[Records from a collection]
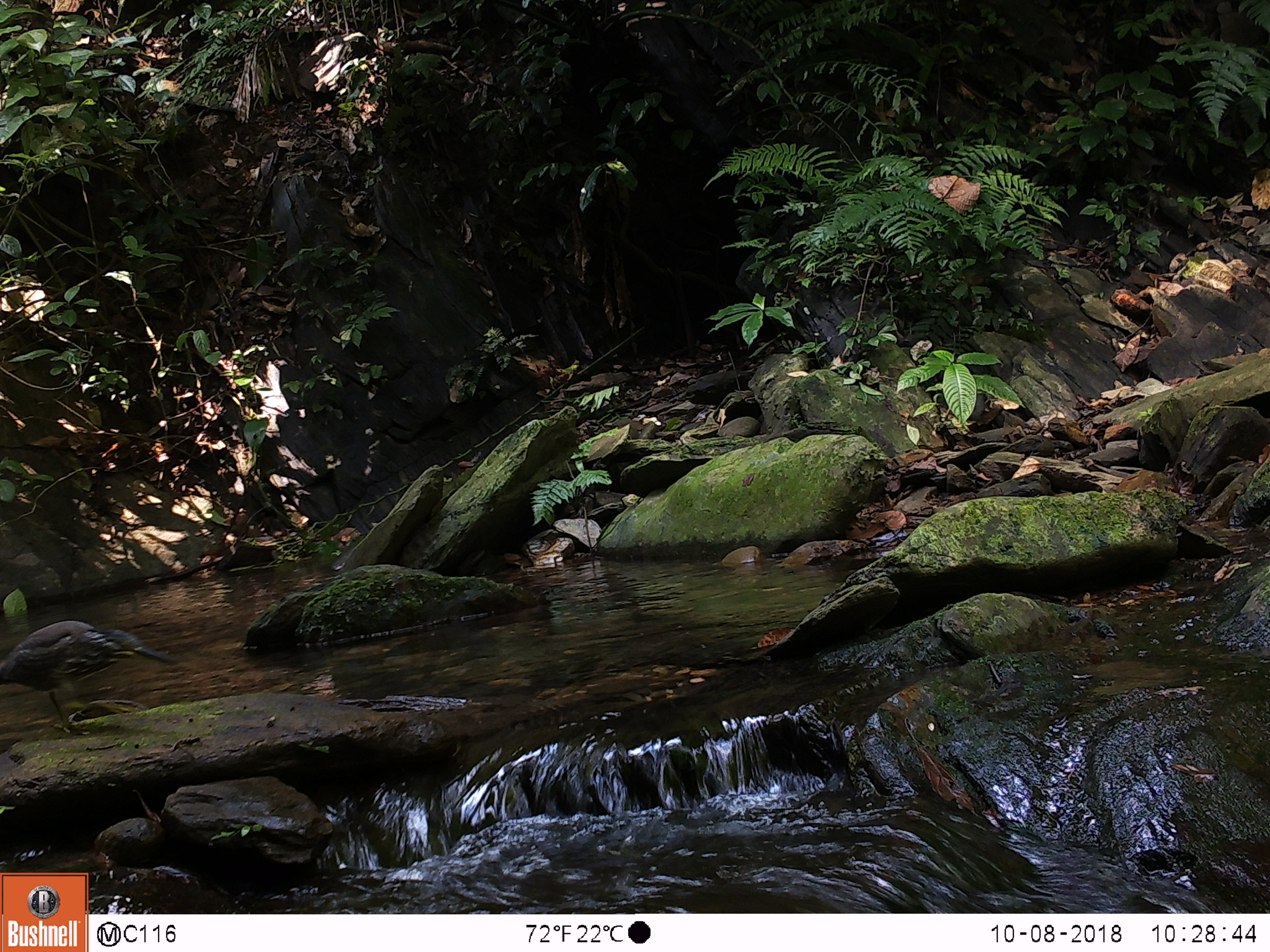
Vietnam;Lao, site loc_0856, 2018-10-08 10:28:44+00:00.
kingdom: Animalia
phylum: Chordata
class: Aves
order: Pelecaniformes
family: Ardeidae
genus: Butorides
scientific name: Butorides striata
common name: striated heron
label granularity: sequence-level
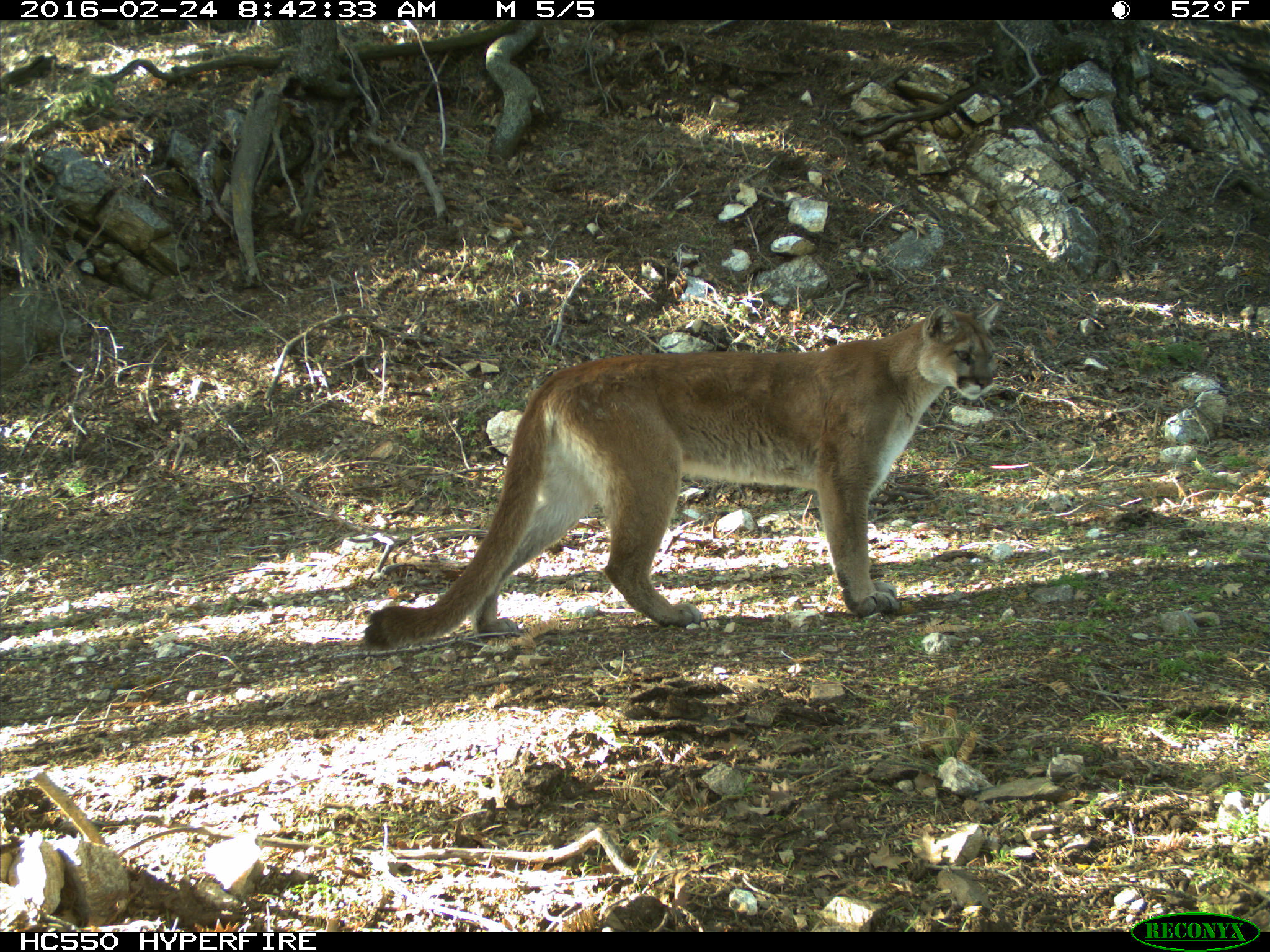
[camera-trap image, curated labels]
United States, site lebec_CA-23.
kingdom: Animalia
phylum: Chordata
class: Mammalia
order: Carnivora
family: Felidae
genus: Puma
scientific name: Puma concolor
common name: mountain lion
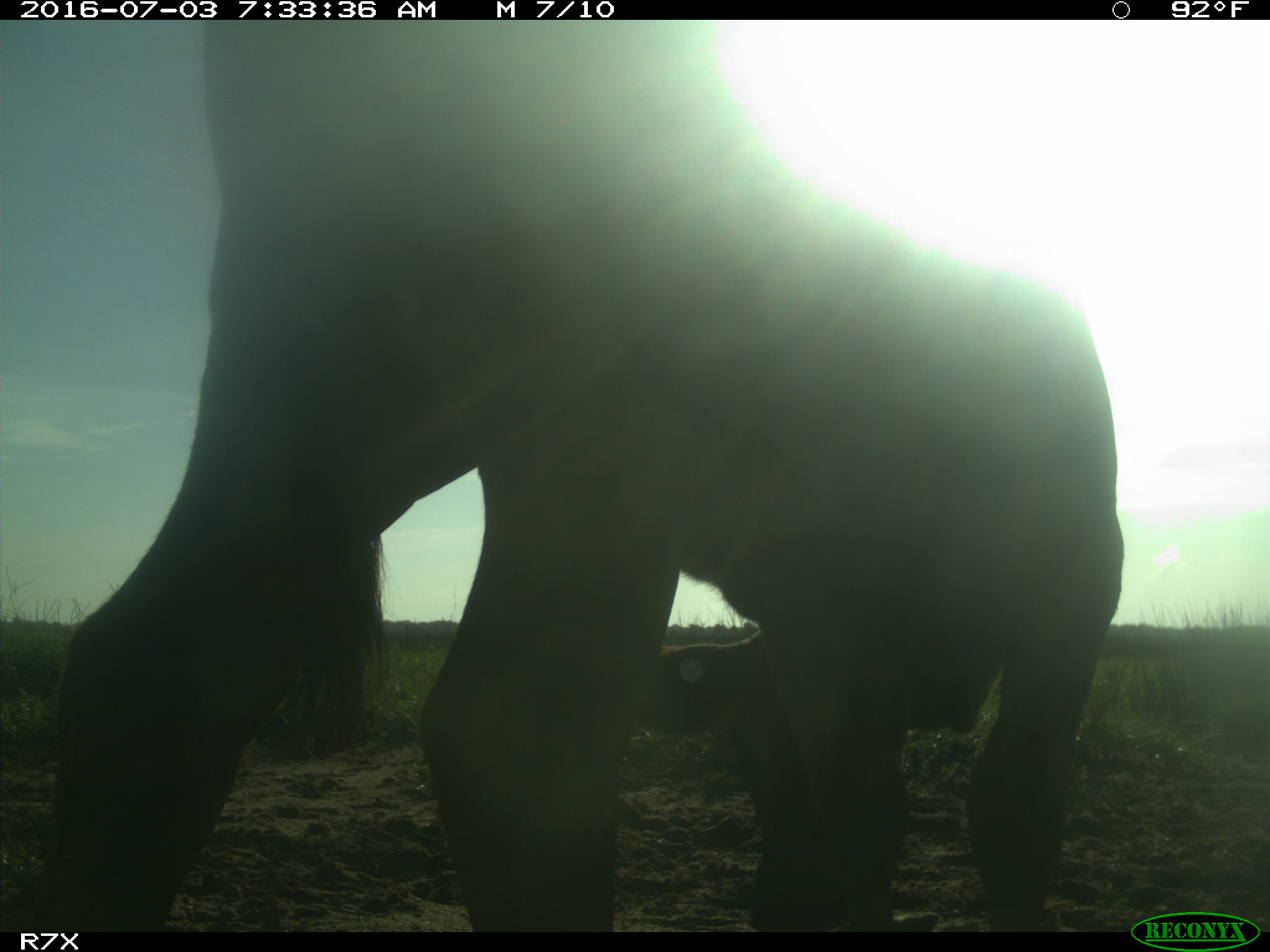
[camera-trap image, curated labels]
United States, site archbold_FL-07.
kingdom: Animalia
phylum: Chordata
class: Mammalia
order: Artiodactyla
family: Bovidae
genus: Bos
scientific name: Bos taurus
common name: domestic cow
Bos taurus (domestic cow).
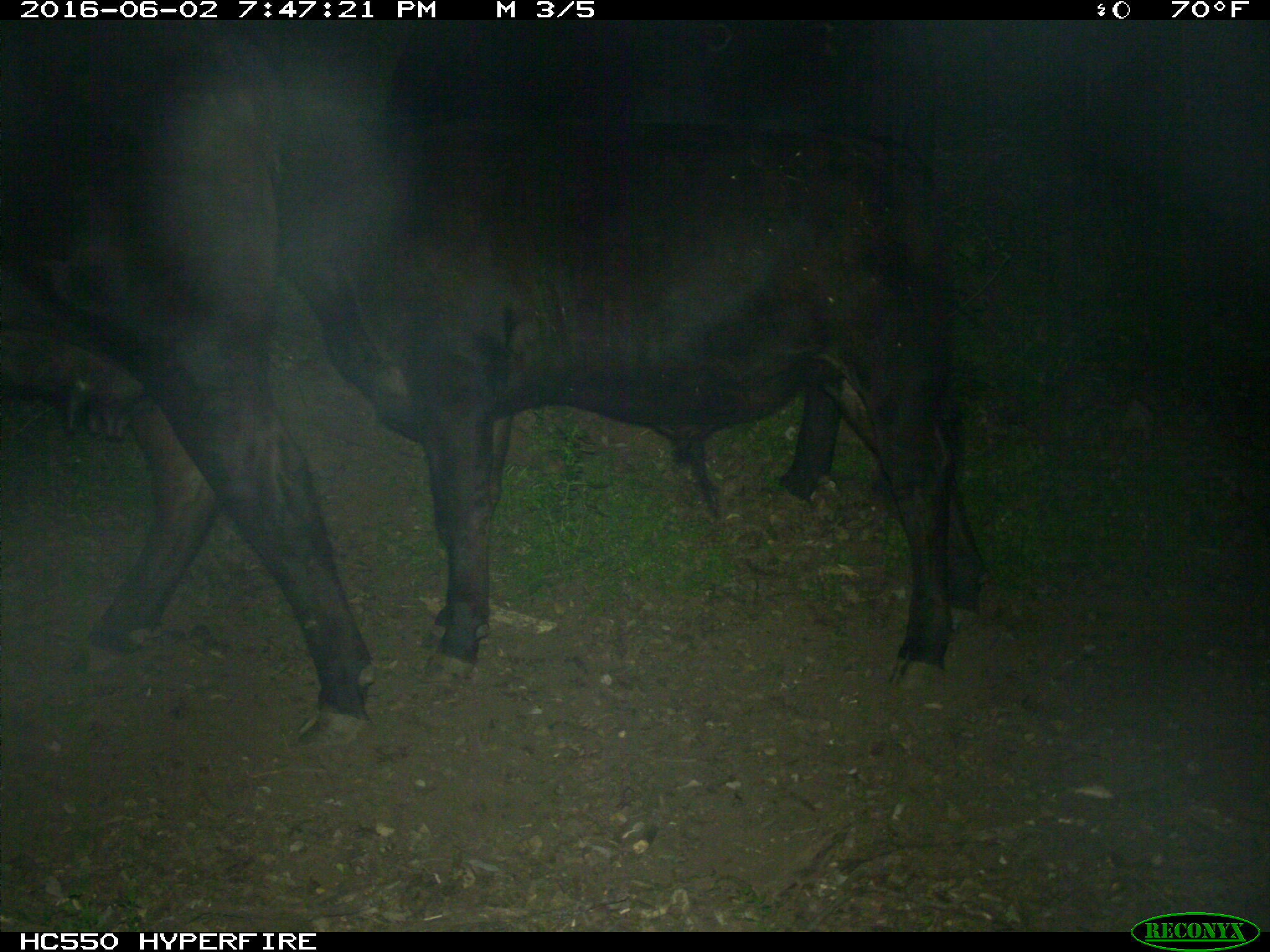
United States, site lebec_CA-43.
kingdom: Animalia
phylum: Chordata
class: Mammalia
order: Artiodactyla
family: Bovidae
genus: Bos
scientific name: Bos taurus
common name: domestic cow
Bos taurus (domestic cow).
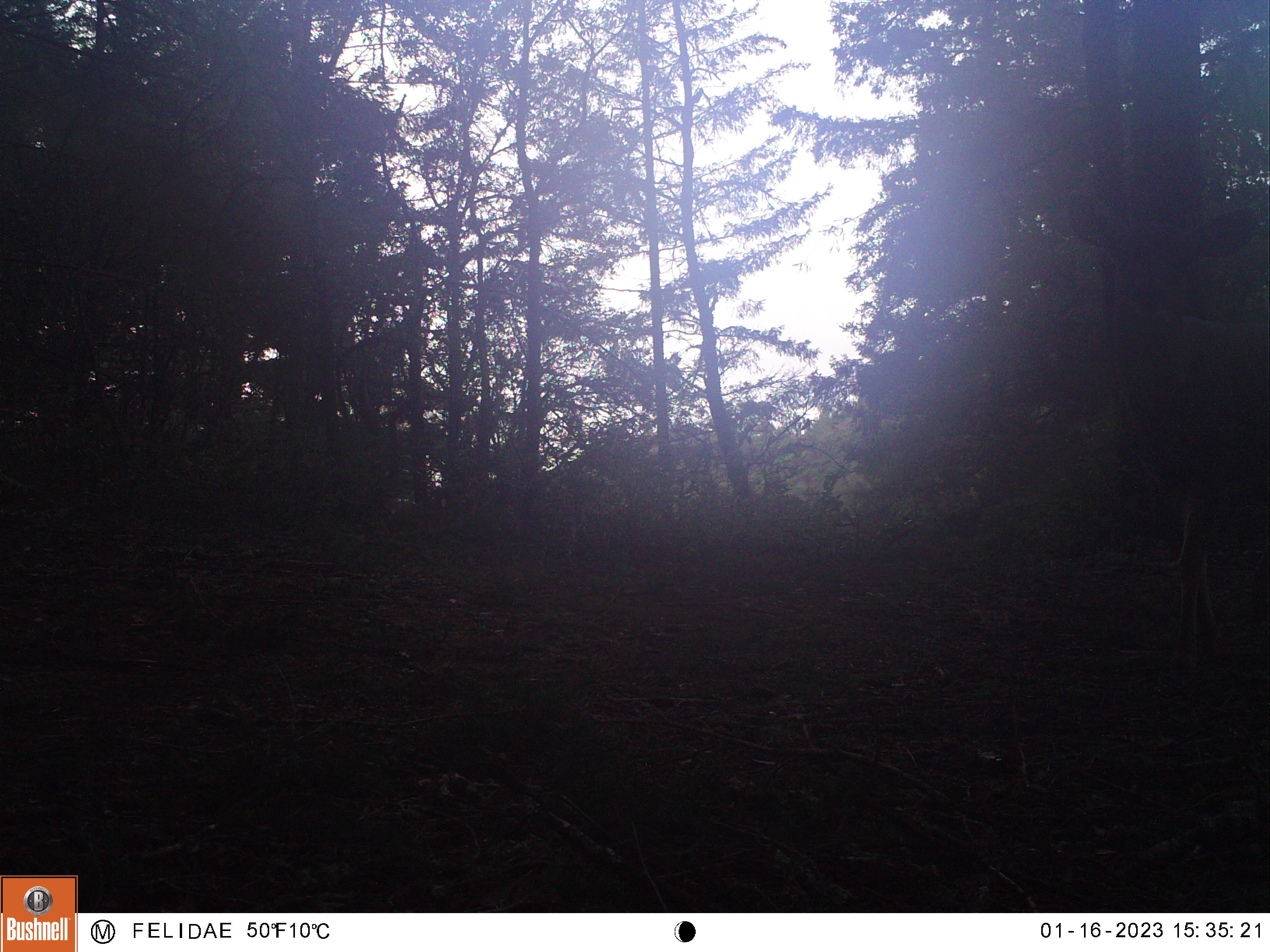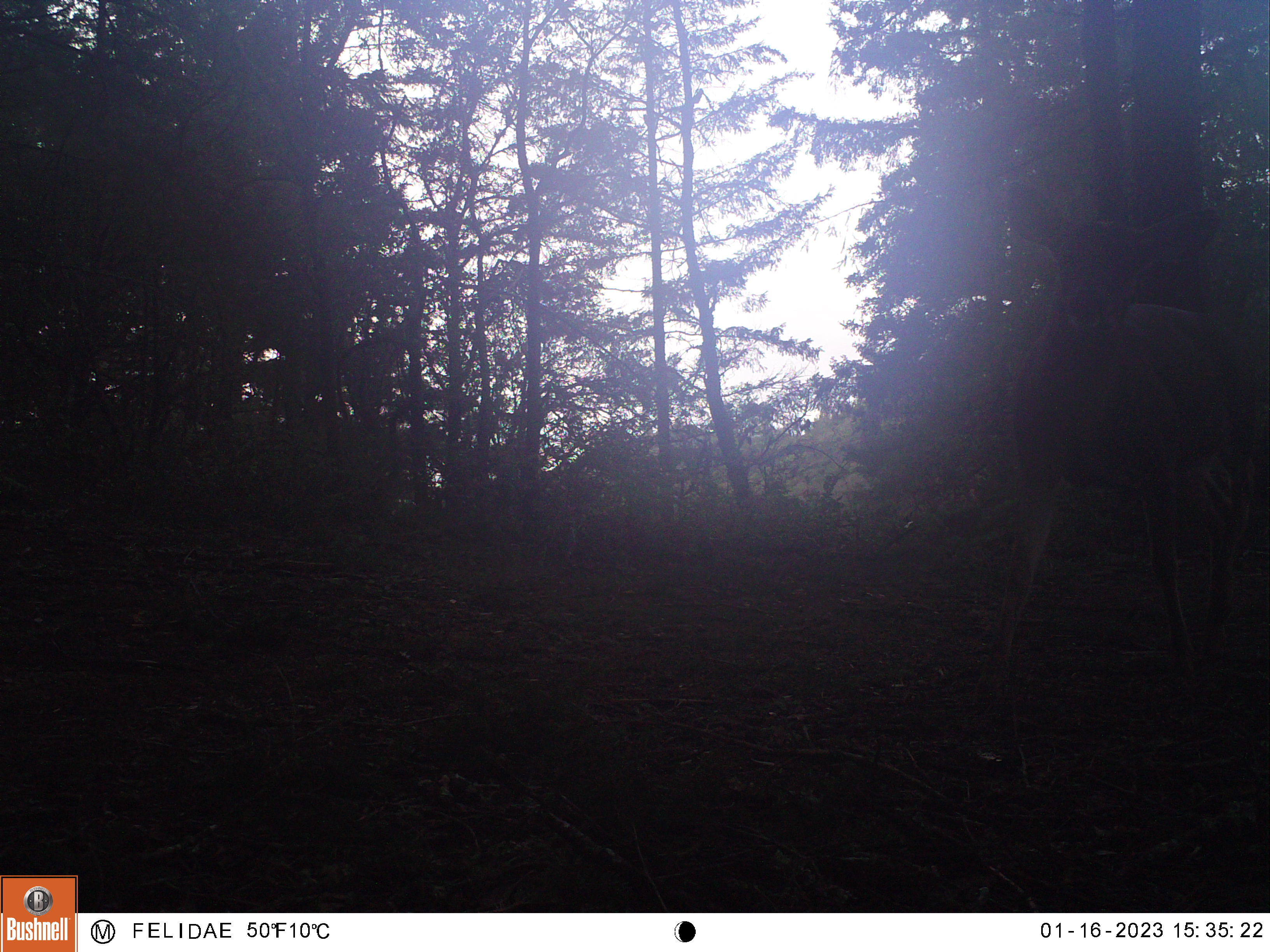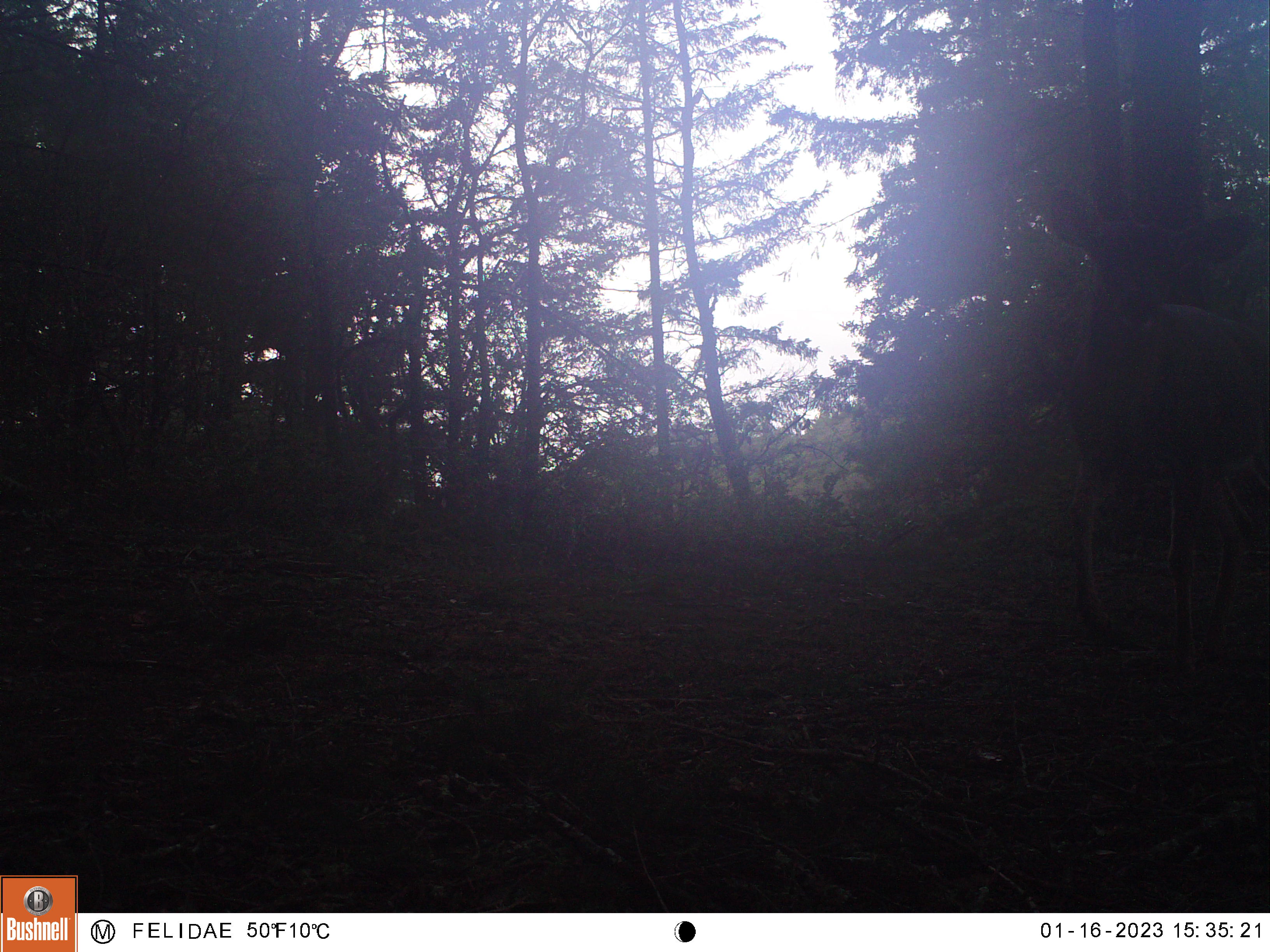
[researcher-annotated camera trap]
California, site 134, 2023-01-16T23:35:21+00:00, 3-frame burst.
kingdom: Animalia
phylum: Chordata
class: Mammalia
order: Artiodactyla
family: Cervidae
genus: Odocoileus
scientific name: Odocoileus hemionus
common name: mule deer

* Action item: Retrieve each line from the records above where the word "States" occurs.

* Written solution:
United States, site lebec_CA-23.
United States, site archbold_FL-07.
United States, site lebec_CA-43.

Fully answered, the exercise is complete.